AFTD CEO Discusses Wendy Williams’s FTD Diagnosis
In an interview with The Daily Beast about Wendy Williams’s recent FTD diagnosis, AFTD CEO Susan L-J Dickinson spoke about the stigma surrounding FTD and the importance of getting an early diagnosis.
FTD’s behavioral symptoms, which are caused by the degeneration of the brain’s frontal lobe, can result in the person with the disease becoming alienated from their loved ones, particularly when a diagnosis has not yet been made, Dickinson said in the Feb. 22 interview.
“If I no longer have empathy toward other members of my family, or if I start making mistakes at work and lose my job, or if I spend the kids’ college fund and buy a Jaguar – and these are all things that absolutely happen when you lose your frontal capabilities – that’s going to damage relationships,” she said.
“Sadly, given those symptoms I described, all the stigma that society attaches to any kind of psychiatric diagnosis can also be at play with people with FTD,” she continued.
Williams’s care team announced the former talk show host’s diagnosis in a Feb. 22 statement.

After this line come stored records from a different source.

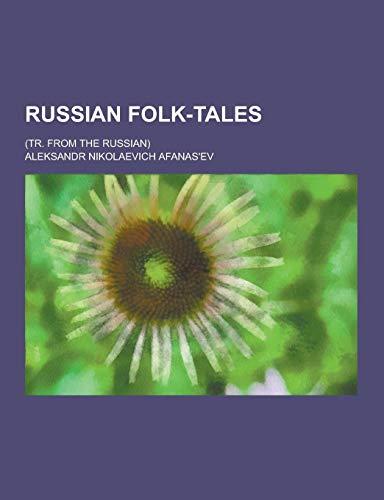9781230290867: Russian Folk-Tales; (Tr. from the Russian)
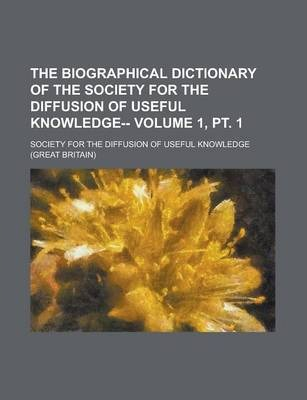 The Biographical Dictionary of the Society for the Diffusion of Useful Knowledge-- Volume 1, PT. 1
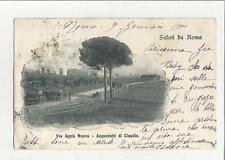 89055 ANTICA Cartolina di  ROMA VIA APPIA NUOVA ACQUEDOTTI DI CLAUDIO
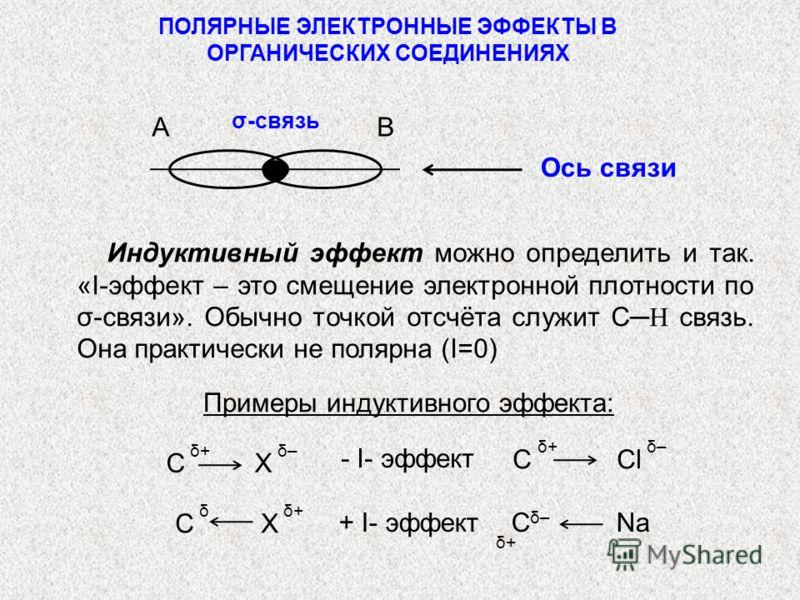 ПОЛЯРНЫЕ ЭЛЕКТРОННЫЕ ЭФФЕКТЫ В ОРГАНИЧЕСКИХ СОЕДИНЕНИЯХ Индуктивный эффект можно определить и так. «I-эффект – это смещение электронной плотности по σ-связи». Обычно точкой отсчёта служит С Н связь. Она практически не полярна (I=0) Примеры индуктивно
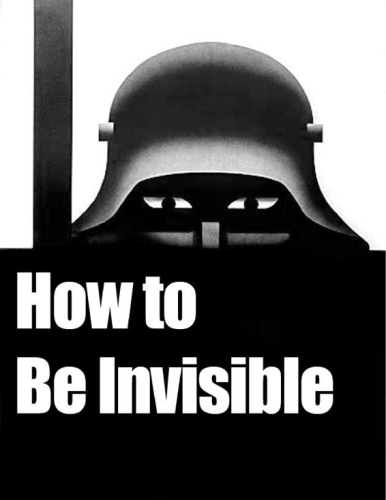 How to Be Invisible A Step-By-Step Guide To Protecting Your Assets, Your Identit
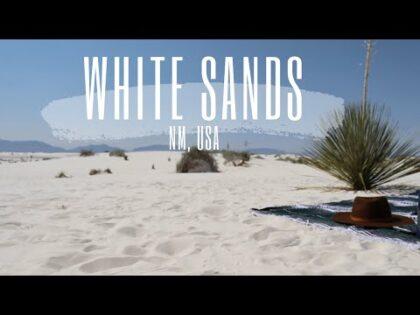 WHITE SANDS Travel Vlog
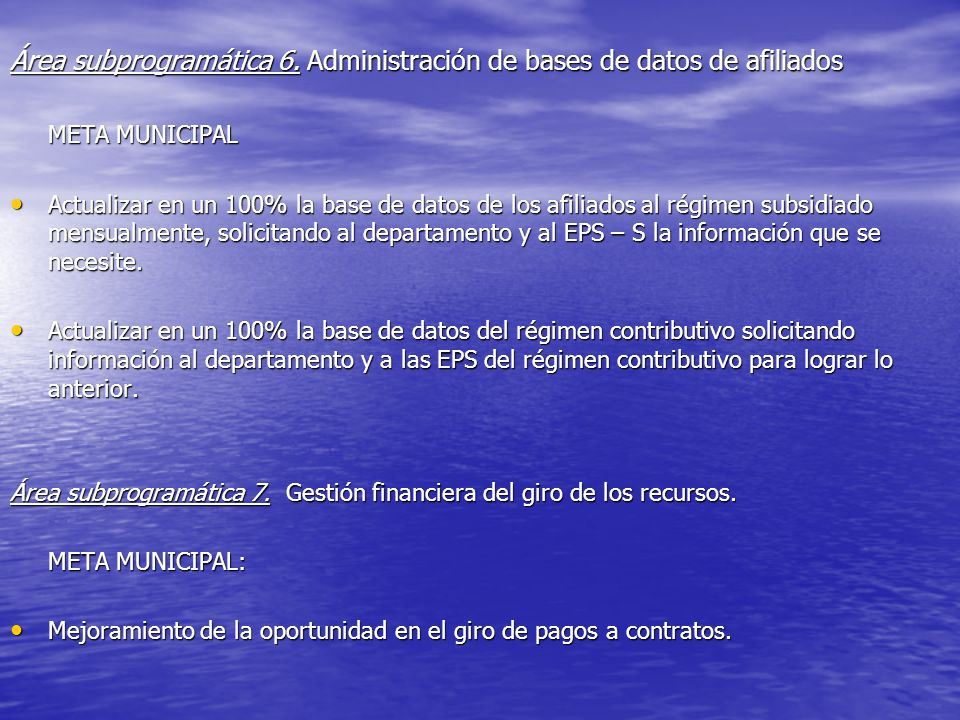 Área subprogramática 6. Administración de bases de datos de afiliados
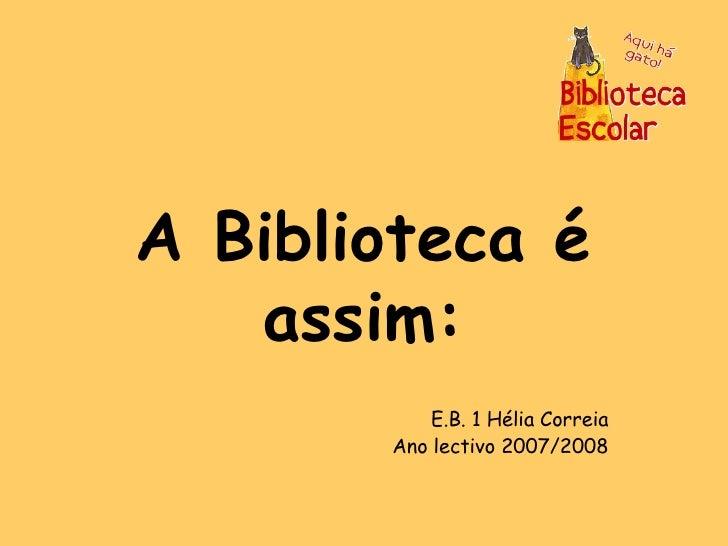 A Biblioteca é assim: E.B. 1 Hélia Correia Ano lectivo 2007/2008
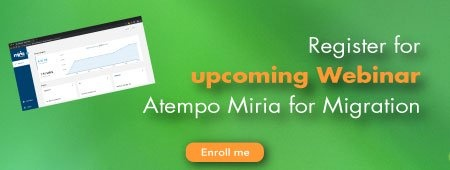 Register for upcoming webinars: Atempo Miria for Migration!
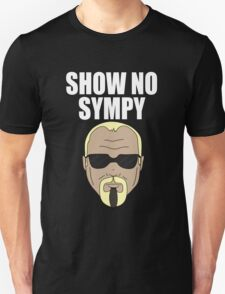 Steinerism #72- Show No Sympy T-Shirt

One of the reasons they were motivated to make her diagnosis public was to “to correct inaccurate and hurtful rumors about her health,” as Daily Beast reporter Madeline Roth noted in her article. Williams has faced public scrutiny for her erratic behavior in recent years, and her syndicated talk show was canceled in 2022 amid growing concerns about her mental well-being.

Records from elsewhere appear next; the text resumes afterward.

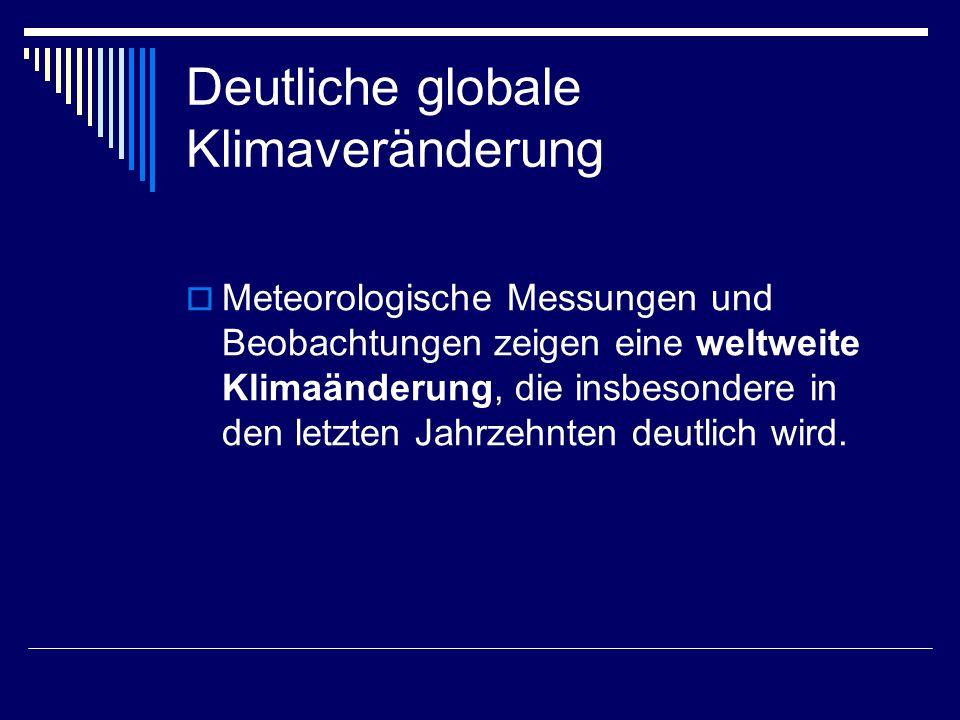 Deutliche globale Klimaveränderung Meteorologische Messungen und Beobachtungen zeigen eine weltweite Klimaänderung, die insbesondere in den letzten Ja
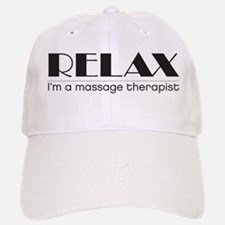 Relax I'm a Massage Therapist Baseball Baseball Cap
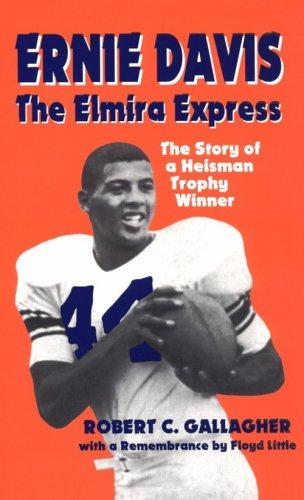 9780910155397: Ernie Davis : The Elmira Express, the Story of a Heisman Trophy Winner
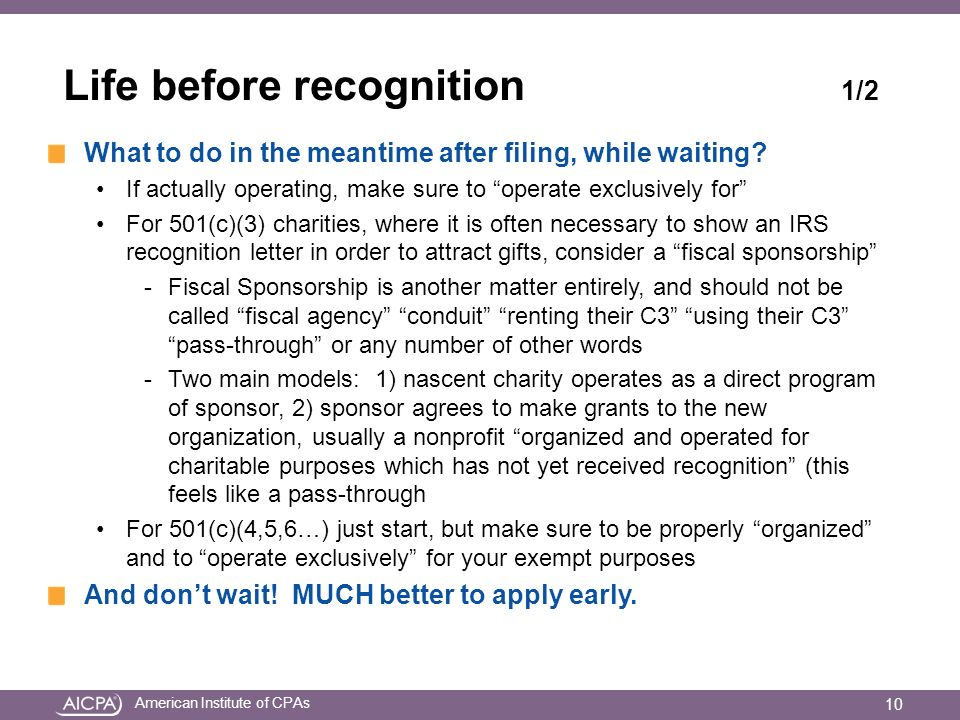 American Institute of CPAs Life before recognition 1/2 What to do in the meantime after filing, while waiting.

Getting an FTD diagnosis can be challenging – Dickinson notes that it takes up to four years on average to be accurately diagnosed with FTD due, among other reasons, to its symptomatic overlap with other neurological or psychiatric conditions. But a diagnosis can also be a source of relief, as families are able to ascribe their loved one’s changing behavior to a concrete cause.
“As difficult as this diagnosis is to deal with, being able to have a label and a reason and validation is huge,” Dickinson told The Daily Beast. “And it does give you a pathway to finding a compassionate and supportive community, to finding accurate information, and being able to take some control.”
Dickinson also noted reasons for optimism. While there are currently no disease-modifying treatments approved for FTD, Dickinson said, “we have eight drugs in clinical trials right now. So we have more promising therapeutic candidates than we’ve ever had before.
“[It’s an] incredibly hopeful time,” she added.